(WORK REQUEST)
Below are the records; return every line from the one that contains "family: Bovidae" to the last, exactly, skipping the pictures.
------ DATA IN THIS EXERCISE ------
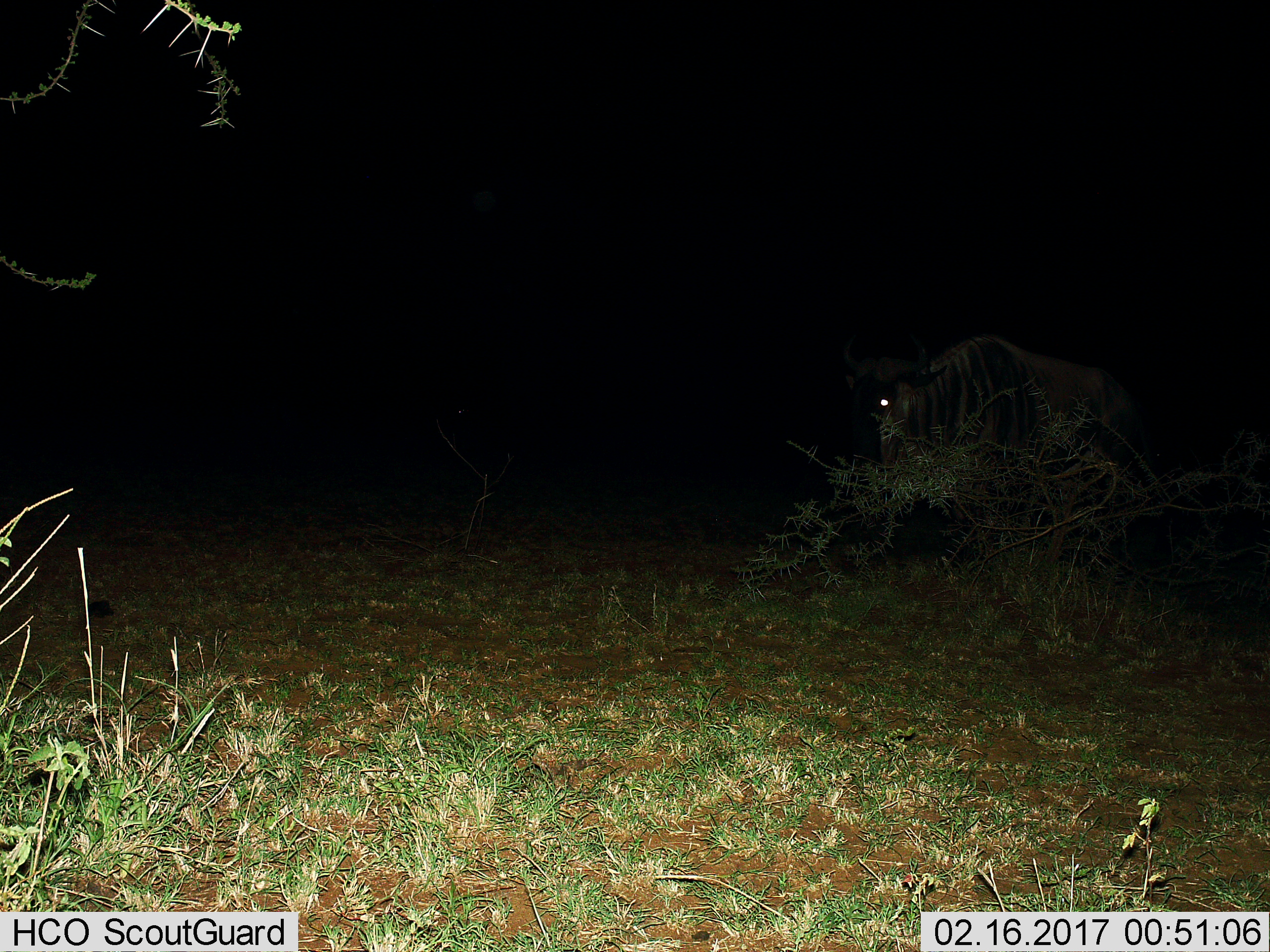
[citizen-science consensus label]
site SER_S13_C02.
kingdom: Animalia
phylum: Chordata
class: Mammalia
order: Artiodactyla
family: Bovidae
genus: Connochaetes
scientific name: Connochaetes taurinus taurinus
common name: blue wildebeest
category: wildebeestblue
Wildebeestblue (blue wildebeest) (Connochaetes taurinus taurinus), count 1. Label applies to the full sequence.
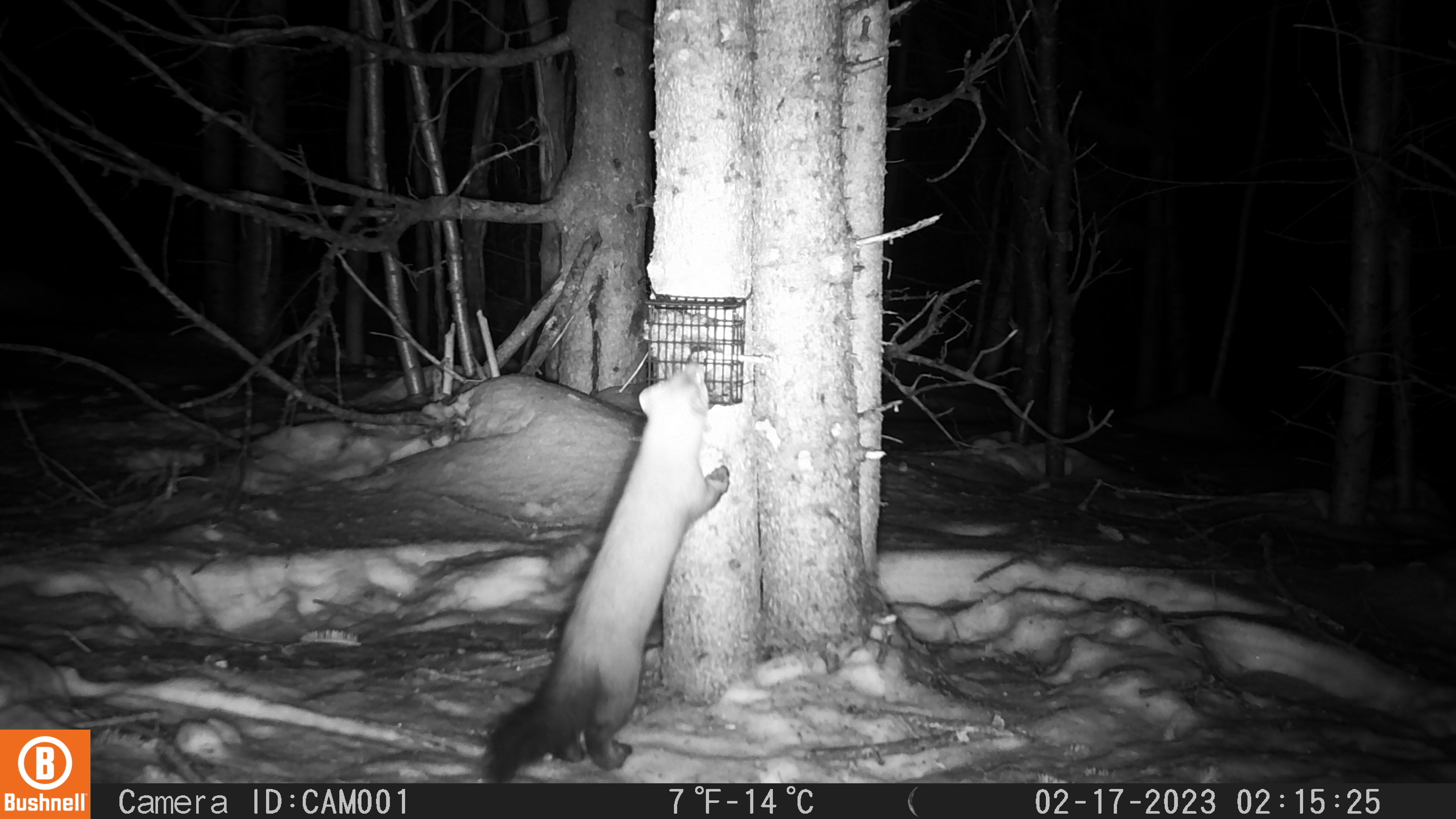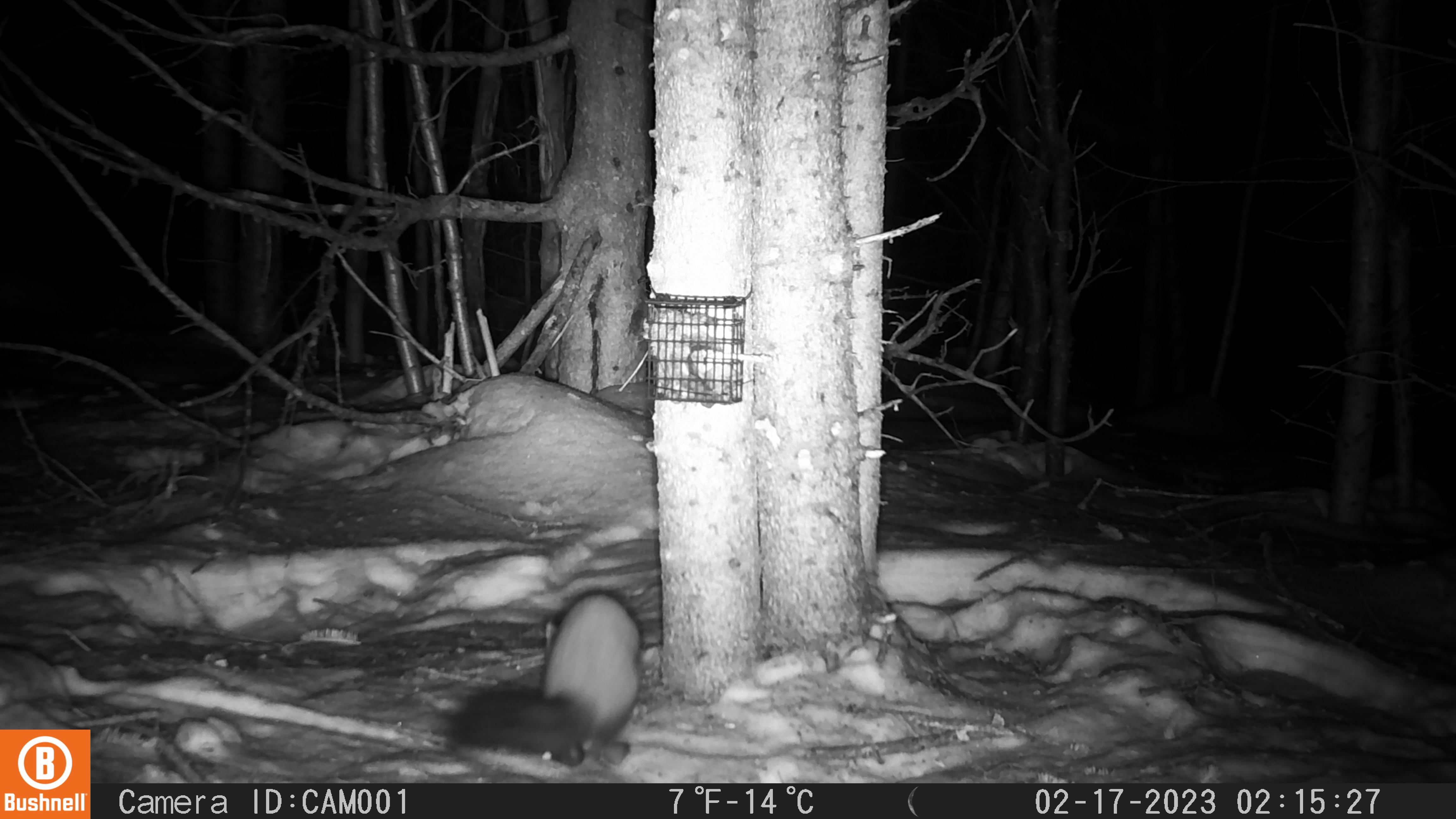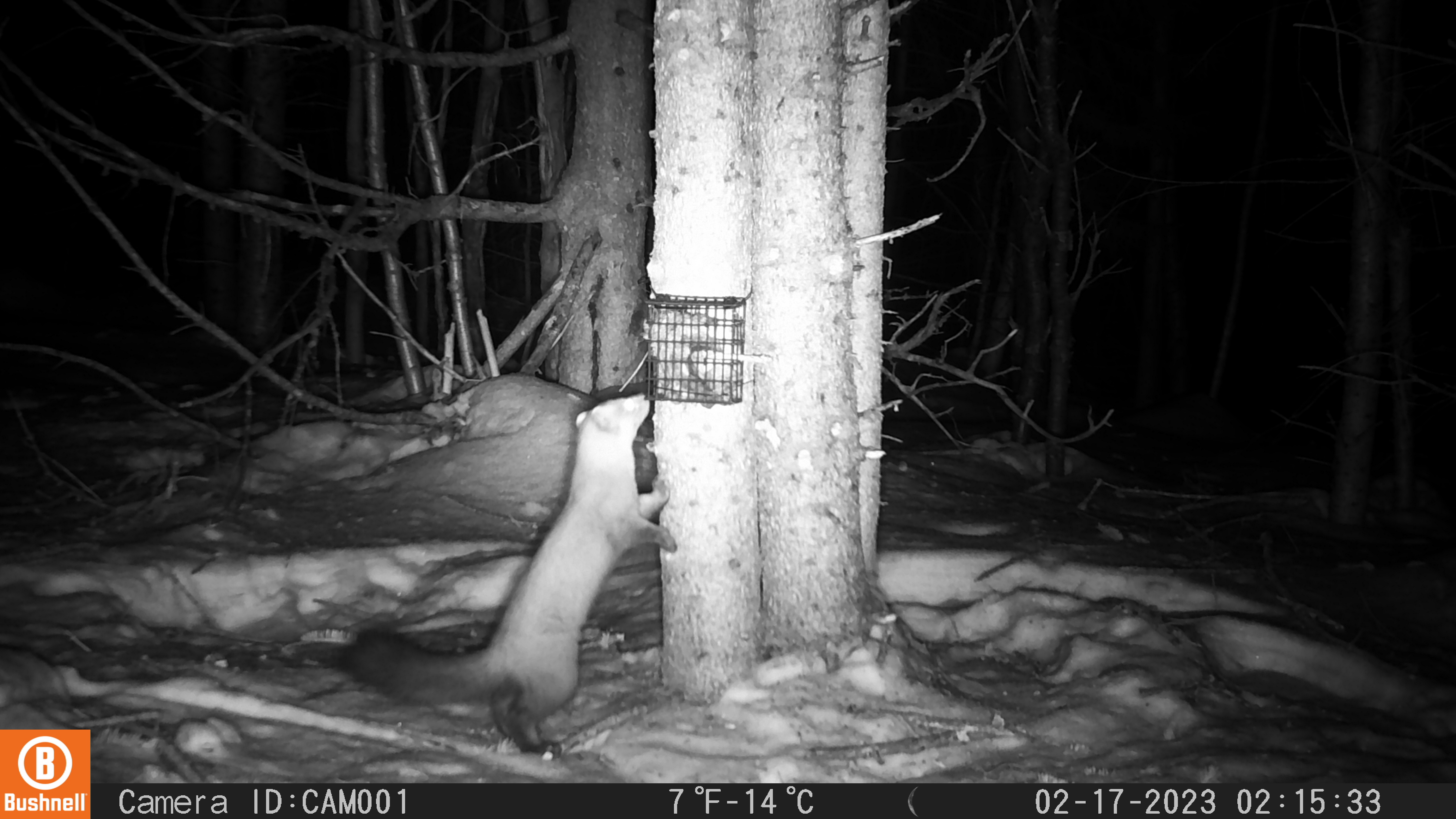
------
(REPLY TO THE EXERCISE)
family: Bovidae
genus: Connochaetes
scientific name: Connochaetes taurinus taurinus
common name: blue wildebeest
category: wildebeestblue
Wildebeestblue (blue wildebeest) (Connochaetes taurinus taurinus), count 1. Label applies to the full sequence.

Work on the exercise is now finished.